I am currently instructed on behalf of a group of taxpayers who have availed themselves of a tax mitigation scheme. These are modest earners in the main, primarily self-employed, who entered the scheme when the then IR changed the rules on IR 35.

The scheme is subject to judicial scrutiny at the moment. One taxpayer utilising the scheme lost in the FTT and his application for permission to appeal is pending.

Over 100 of the scheme users have been given APNs (Accelerated Payment Notices) which require them to pay  huge sums of money which HMRC say is income tax but which hasn’t yet been proved to be income tax in each individual case.

I was instructed to draft pleadings challenging the giving of these APNS and, among other points, pleaded that HMRC had given them unlawfully because the conditions for giving them as set out in s219(2) – (4) (Conditions A – B) of the Finance Act 2014 were not fulfilled – HMRC had misinterpreted its own statutory powers.

I say HMRC’s “own” because they will have drafted this provision in the FA 2014.

Today I’ve been sent a copy of a letter sent to a client within this group which withdraws his APN – because Condition C is not fulfilled. That’s fantastic and I’m extremely pleased that he doesn’t now have to fund the Exchequer before he has been found liable to do so.

However, I am astounded by three things:

 

  1. Condition C is the requirement that the scheme used is or was a DOTAS scheme – that is one which was required to be notified to HMRC under anti-avoidance provisions. The scheme used by my client wasn’t a DOTAS scheme. It was registered by the promoter under protest following pressure from the then IR. It is incumbent upon HMRC to ensure they are exercising their powers lawfully, however, they didn’t review the scheme before issuing the APN. Consequently my client has incurred substantial fees in seeking to set it aside and absent a finding in his favour in the complaint he is about to lodge, he will not recover those fees other than by further costly litigation.
  2. In their letter withdrawing the APN, HMRC claim Conditions A – C are in the alternative, that is that they may give an APN if either A, B or C is satisfied.

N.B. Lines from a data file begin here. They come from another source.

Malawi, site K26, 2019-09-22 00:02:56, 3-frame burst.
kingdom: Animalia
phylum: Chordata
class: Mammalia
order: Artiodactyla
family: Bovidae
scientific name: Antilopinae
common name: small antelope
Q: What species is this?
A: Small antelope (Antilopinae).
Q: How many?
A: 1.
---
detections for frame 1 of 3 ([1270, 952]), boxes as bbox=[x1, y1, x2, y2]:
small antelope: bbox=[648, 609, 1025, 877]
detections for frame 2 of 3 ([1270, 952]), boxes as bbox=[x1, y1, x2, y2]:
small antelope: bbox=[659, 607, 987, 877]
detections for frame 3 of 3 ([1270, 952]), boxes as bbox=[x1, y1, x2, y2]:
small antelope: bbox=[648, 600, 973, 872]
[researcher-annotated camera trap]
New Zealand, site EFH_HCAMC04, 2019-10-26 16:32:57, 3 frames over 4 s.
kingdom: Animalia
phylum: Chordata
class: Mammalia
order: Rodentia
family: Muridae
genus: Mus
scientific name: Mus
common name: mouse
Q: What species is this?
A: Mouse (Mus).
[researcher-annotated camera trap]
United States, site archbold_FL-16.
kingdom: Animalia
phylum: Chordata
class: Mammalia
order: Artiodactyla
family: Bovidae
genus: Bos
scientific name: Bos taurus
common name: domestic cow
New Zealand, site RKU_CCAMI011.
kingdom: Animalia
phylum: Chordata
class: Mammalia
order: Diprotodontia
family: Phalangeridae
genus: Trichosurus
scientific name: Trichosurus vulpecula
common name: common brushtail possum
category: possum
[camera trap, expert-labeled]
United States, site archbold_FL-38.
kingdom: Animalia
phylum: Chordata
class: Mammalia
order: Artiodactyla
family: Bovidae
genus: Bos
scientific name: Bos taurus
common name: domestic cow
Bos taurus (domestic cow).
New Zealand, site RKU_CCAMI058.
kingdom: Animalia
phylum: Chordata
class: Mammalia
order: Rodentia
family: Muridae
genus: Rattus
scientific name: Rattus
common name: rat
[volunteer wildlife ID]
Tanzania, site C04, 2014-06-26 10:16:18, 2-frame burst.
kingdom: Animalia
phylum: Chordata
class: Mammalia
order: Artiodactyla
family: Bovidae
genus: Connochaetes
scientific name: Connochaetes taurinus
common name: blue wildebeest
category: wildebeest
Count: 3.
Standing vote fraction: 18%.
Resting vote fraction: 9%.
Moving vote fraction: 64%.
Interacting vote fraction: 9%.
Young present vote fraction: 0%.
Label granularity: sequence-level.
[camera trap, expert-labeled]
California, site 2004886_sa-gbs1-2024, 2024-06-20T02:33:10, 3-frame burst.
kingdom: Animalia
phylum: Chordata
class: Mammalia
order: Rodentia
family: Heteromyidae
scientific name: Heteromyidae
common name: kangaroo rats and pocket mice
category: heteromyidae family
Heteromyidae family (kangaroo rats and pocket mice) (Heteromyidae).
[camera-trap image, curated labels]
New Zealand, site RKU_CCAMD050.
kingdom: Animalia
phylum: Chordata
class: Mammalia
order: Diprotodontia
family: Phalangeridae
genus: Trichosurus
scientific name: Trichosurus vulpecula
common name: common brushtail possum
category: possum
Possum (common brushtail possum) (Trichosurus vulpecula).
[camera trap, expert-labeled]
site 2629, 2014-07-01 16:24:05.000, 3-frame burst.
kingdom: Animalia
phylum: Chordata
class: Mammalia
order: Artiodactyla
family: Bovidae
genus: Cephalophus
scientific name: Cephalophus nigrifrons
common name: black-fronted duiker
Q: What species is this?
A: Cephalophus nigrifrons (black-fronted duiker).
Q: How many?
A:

This is just wrong. An APN (or its partnership equivalent) can only  be issued if all three conditions are met. There is no “or” between the sub-sections. If either A, B or C in not satisfied the APN given is unlawful – simples.
  3. Further, the Officer delivering the good news has totally misrepresented the state of play in the similar cases that have been before the courts and tribunals. He correctly highlights where HMRC has been successful but fails to balance that with the fact that the UTT found that EU law on free movement of capital might be arguable in similar cases and the fact that there is one case currently seeking permission to appeal to the UTT because, among other reasons, the tax payer wasn’t permitted to raise EU law arguments in his appeal at first instance.

That HMRC Officers and presumably it Solicitor’s Office are unable to properly construe a primary taxing statute which gives such draconian power to the State and again which there is no right of appeal to an independent court or tribunal goes beyond worrying me – it frightens me.

That they are using scare tactics including severe spin on decided cases is just nasty.

If you receive an APN or a PPN, please, please read it carefully and utilise your right of challenge under s22 FA 2014 if you have any doubt that it is properly issued.

For those of you banging the current “morality” drum on tax mitigation, please remember the rule of law – there is nothing inherently wrong, immoral or otherwise unlawful in mitigating one’s tax liability.